Paylaş
Şarap elbette, başka ne olacaktı? Emin misiniz? Evet, az biraz da sülfür tabii ömrünü uzatmak için ama bana zararı yok... Peki sülfürden başka? Fermente olmuş üzüm suyu işte... Yanılıyorsunuz! Maalesef, şarabın içinde yabancı maddelere tahmin ettiğinizden çok daha rastlanabiliyor. Düpedüz hiçbir gereği yokken şaraba türlü kimyasal katmak ne yazık ki çok yaygın. Hele şarap yasaları yok sayılabilecek kadar zayıf ülkelerde, devletin şaraphaneleri profesyonel mutfaklar kadar sık denetlemediği, başıboş bırakılmış, kendi yasalarını yazan diyarlarda... Adı lazım değil, bir 10 sene kadar önce fabrika boyutunda bir tesisimizi geziyordum. Tura açık olmayan bir köşede göz misafiri olduğum uçsuz bucaksız kimyasal çuvallarını, şarap eğitimim o yıllarda henüz yetersiz olduğundan soramamıştım ama asla unutmuyorum. Kadehinizde işte bunların olma ihtimali var.

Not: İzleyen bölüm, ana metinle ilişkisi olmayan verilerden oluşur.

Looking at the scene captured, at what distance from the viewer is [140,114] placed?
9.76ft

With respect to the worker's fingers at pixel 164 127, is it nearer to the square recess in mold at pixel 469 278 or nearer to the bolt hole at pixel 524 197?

Gıda bilincimiz insanlık tarihi boyunca ulaşılan en üst noktada. Ürünlerin içindekiler, besin değerleri hep ulaşılabilir bilgiler. Nasıl organik yiyeceklerin avantajını görüyorsak, hormonlu gıdalardan kaçınıyorsak ve belirli markalara bu konuda güvenebiliyorsak, şarapta da tercihlerimizi aynı bilinçle yapabiliriz ve yapmalıyız.
EN ZARARSIZ KATKI SU
Her tür gıdada en yaygın koruyucu olarak kullanılan sülfür eğer dozundaysa nadiren rastlanan alerjik bünyeliler dışında kimseye pek zararı yok. Lider şarap ülkelerinde yasalarla kısıtlanan bu dozun üstüne çıkıldığında sorunlar başlayabiliyor. Güçlü filtrasyon gören şaraplarda az sülfür yeterli çünkü mikroorganizmaların büyük bir kısmı zaten filtrenin öteki yanında kalıyor. Buna rağmen şarabın başka kusurlarını örtmek için veya ‘her ihtimale karşı’ sülfürü fazla basanlara ne demeli?
Arıtım aşamasında şarabın içinden geçirilip filtre edilince izi kalmayan katkılar da var. Mesela bugün bentonit kili veya silika jeli yaygın kullanılırken, fermentasyonu yeni biten şarabın bulanıklığı geleneksel olarak bildiğimiz yumurta akı sayesinde giderilirdi. Yakın dönemde yapılan araştırmalar yumurta akının filtrasyon sonrası dahi şarapta kaldığını ortaya çıkarınca buna vejetaryenler tepki vermişti. Bordeaux’da bu amaçla kırılan binlerce yumurtanın sarılarını değerlendirmek uğruna Canelé Bordelais adlı özel ve enfes bir tatlının ortaya çıkış sebebi daha berrak şaraplar yapabilme çabası!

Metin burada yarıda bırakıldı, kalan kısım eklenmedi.